ASSIGNMENT:
In the records below, the line containing "site MAD_S3_B03, 3-frame burst." marks the start. Copy that line and everything after it exactly, through the last line.

MATERIAL PROVIDED Start Marker

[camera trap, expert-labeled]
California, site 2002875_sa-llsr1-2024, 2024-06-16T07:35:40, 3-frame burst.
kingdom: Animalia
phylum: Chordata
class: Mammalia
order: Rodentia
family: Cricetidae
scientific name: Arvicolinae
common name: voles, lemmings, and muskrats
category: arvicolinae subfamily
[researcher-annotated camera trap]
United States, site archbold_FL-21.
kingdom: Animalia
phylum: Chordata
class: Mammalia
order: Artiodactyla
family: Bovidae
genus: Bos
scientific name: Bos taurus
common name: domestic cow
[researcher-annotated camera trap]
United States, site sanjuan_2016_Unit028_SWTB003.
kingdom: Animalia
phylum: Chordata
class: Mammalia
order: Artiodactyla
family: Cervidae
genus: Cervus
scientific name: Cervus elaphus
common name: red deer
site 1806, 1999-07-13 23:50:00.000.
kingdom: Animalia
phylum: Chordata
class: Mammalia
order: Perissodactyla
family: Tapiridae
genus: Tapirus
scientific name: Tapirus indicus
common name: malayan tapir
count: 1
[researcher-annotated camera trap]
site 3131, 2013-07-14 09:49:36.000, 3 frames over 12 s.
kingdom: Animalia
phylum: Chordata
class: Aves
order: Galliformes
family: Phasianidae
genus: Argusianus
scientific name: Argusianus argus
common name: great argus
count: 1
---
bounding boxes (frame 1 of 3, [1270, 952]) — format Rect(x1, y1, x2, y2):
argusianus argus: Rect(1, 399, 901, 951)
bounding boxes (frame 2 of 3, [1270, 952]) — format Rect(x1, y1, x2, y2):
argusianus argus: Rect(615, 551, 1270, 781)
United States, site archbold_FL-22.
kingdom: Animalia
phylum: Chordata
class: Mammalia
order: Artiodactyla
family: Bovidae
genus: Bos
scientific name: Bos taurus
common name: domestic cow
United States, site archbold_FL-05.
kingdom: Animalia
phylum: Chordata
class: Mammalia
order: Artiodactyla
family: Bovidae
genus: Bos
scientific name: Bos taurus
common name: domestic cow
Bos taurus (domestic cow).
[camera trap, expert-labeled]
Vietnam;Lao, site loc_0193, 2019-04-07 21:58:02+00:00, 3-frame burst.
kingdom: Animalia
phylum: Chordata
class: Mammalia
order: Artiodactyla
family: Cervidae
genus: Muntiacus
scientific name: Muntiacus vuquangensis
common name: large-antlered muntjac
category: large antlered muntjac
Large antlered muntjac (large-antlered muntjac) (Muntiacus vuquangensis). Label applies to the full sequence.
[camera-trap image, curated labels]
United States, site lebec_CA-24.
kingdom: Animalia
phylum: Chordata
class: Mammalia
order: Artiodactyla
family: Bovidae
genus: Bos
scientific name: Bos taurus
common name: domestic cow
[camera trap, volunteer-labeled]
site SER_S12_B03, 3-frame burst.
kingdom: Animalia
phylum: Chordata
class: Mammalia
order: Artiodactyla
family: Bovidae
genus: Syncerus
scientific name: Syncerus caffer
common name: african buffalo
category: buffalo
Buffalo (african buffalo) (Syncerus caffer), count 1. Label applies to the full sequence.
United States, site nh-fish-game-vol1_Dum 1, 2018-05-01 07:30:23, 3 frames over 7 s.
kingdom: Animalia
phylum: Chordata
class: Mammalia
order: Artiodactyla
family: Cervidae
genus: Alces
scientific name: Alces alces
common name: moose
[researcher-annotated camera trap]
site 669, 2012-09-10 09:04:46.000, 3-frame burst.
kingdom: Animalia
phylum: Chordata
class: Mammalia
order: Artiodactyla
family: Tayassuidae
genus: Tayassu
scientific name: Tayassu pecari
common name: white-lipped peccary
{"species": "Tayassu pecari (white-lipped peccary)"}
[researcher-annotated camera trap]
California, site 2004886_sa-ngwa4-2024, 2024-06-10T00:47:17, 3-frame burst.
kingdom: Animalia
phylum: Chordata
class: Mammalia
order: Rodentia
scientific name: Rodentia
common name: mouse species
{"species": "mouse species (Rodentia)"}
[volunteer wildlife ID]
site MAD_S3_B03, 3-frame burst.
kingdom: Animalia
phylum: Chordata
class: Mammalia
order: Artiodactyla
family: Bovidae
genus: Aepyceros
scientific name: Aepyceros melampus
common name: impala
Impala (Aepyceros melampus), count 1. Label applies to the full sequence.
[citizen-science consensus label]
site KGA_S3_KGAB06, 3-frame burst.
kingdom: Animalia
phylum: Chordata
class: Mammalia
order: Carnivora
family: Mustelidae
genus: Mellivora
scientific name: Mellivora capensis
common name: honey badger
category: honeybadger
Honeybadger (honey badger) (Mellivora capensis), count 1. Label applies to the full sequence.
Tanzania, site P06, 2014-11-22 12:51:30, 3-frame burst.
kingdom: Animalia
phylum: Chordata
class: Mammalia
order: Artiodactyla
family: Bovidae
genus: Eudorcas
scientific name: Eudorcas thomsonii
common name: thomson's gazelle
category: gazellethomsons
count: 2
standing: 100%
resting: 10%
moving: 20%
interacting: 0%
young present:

MATERIAL PROVIDED End Marker

THE ANSWER:
site MAD_S3_B03, 3-frame burst.
kingdom: Animalia
phylum: Chordata
class: Mammalia
order: Artiodactyla
family: Bovidae
genus: Aepyceros
scientific name: Aepyceros melampus
common name: impala
Impala (Aepyceros melampus), count 1. Label applies to the full sequence.
[citizen-science consensus label]
site KGA_S3_KGAB06, 3-frame burst.
kingdom: Animalia
phylum: Chordata
class: Mammalia
order: Carnivora
family: Mustelidae
genus: Mellivora
scientific name: Mellivora capensis
common name: honey badger
category: honeybadger
Honeybadger (honey badger) (Mellivora capensis), count 1. Label applies to the full sequence.
Tanzania, site P06, 2014-11-22 12:51:30, 3-frame burst.
kingdom: Animalia
phylum: Chordata
class: Mammalia
order: Artiodactyla
family: Bovidae
genus: Eudorcas
scientific name: Eudorcas thomsonii
common name: thomson's gazelle
category: gazellethomsons
count: 2
standing: 100%
resting: 10%
moving: 20%
interacting: 0%
young present:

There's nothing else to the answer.